What Green likes is Beck’s creation of a large narrative.
Beck is building solidarity and cultural confidence in America, its Constitution, its military heritage, its freedom…
Beck is creating positive themes of unity and patriotism and freedom and independence which are above mere political or policy choices, but not irrelevant to them.
This sort of narrative is indeed attractive; I have wished for a vision that can unite Americans, that would provide a solidarity that we can rest on, a positive vision.
But there is a double-mindedness to Green’s analysis that is another barrier to me. I agree that we need unifying themes for us as Americans. Period. Unfortunately, it’s easy to unify around an enemy, and, while talking about solidarity and unity, Green develops an enemy, “the Overlords”, and a sense of aggrievedness. Since “the Overlords” are Americans too, that sense cannot be the basis for unity. But that duality is in Beck’s words too: he condemns President Obama for a cult of victimization, and then tells his followers how victimized they’ve been. And for him and for Palin, there are very definitely an “us” and a “them.” Apparently I am one of “them.”
WARNING: RANT AHEAD!
NYT Columnist David Brooks (via Metamodern):
….Burney’s struggle reminds one that character is not only moral, it is also mental. Heroism exists not only on the battlefield or in public but also inside the head, in the ability to face unpleasant thoughts.
She lived at a time when people were more conscious of the fallen nature of men and women. People were held to be inherently sinful, and to be a decent person one had to struggle against one’s weakness.
In the mental sphere, this meant conquering mental laziness with arduous and sometimes numbingly boring lessons. It meant conquering frivolity by sitting through earnest sermons and speeches. It meant conquering self- approval by staring straight at what was painful.
This emphasis on mental character lasted for a time, but it has abated. There’s less talk of sin and frailty these days. Capitalism has also undermined this ethos. In the media competition for eyeballs, everyone is rewarded for producing enjoyable and affirming content. Output is measured by ratings and page views, so much of the media, and even the academy, is more geared toward pleasuring consumers, not putting them on some arduous character-building regime.

## DATA SECTION
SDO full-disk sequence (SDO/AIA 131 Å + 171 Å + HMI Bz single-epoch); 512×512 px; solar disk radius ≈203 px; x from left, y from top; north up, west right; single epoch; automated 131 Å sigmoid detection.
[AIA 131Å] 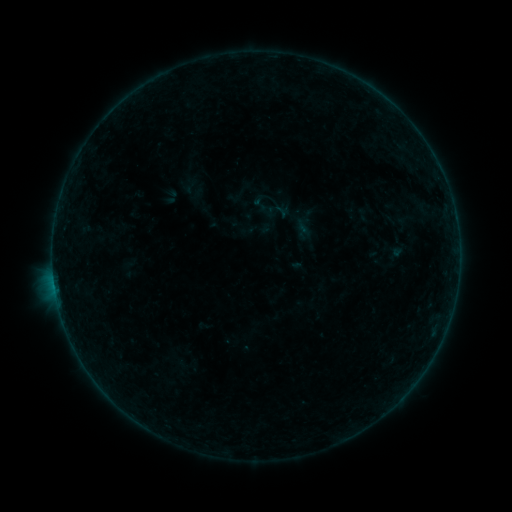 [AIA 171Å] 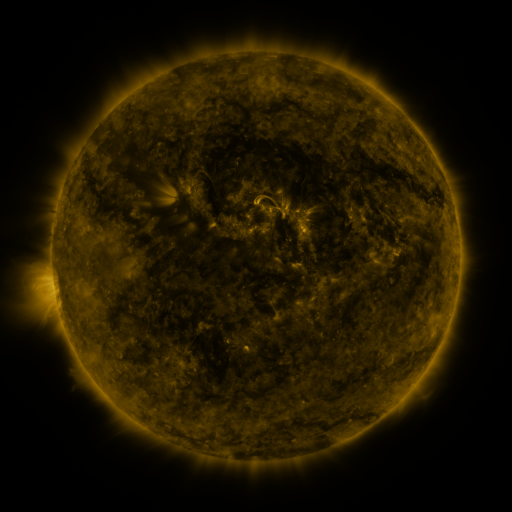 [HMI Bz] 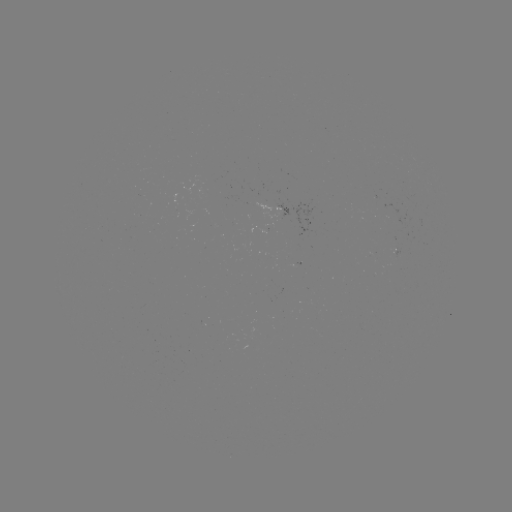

## PROBLEMS TO WORK ON
- A) Duplicate everything in the commentary excerpt from "What Green likes" down to "a positive vision.".
- B) Decide whether each statement agrees with the commentary excerpt, answering yes or no and quoting the words that decide it: (i) Green develops an enemy called "the Overlords." (ii) The Brooks column says the emphasis on mental character has grown stronger. (iii) The writer holds that Americans do not need unifying themes.

## THE ANSWERS
- A)
What Green likes is Beck’s creation of a large narrative.
Beck is building solidarity and cultural confidence in America, its Constitution, its military heritage, its freedom…
Beck is creating positive themes of unity and patriotism and freedom and independence which are above mere political or policy choices, but not irrelevant to them.
This sort of narrative is indeed attractive; I have wished for a vision that can unite Americans, that would provide a solidarity that we can rest on, a positive vision.

- B)
(i) Yes: "Green develops an enemy, “the Overlords”, and a sense of aggrievedness."
(ii) No: "This emphasis on mental character lasted for a time, but it has abated."
(iii) No: "I agree that we need unifying themes for us as Americans."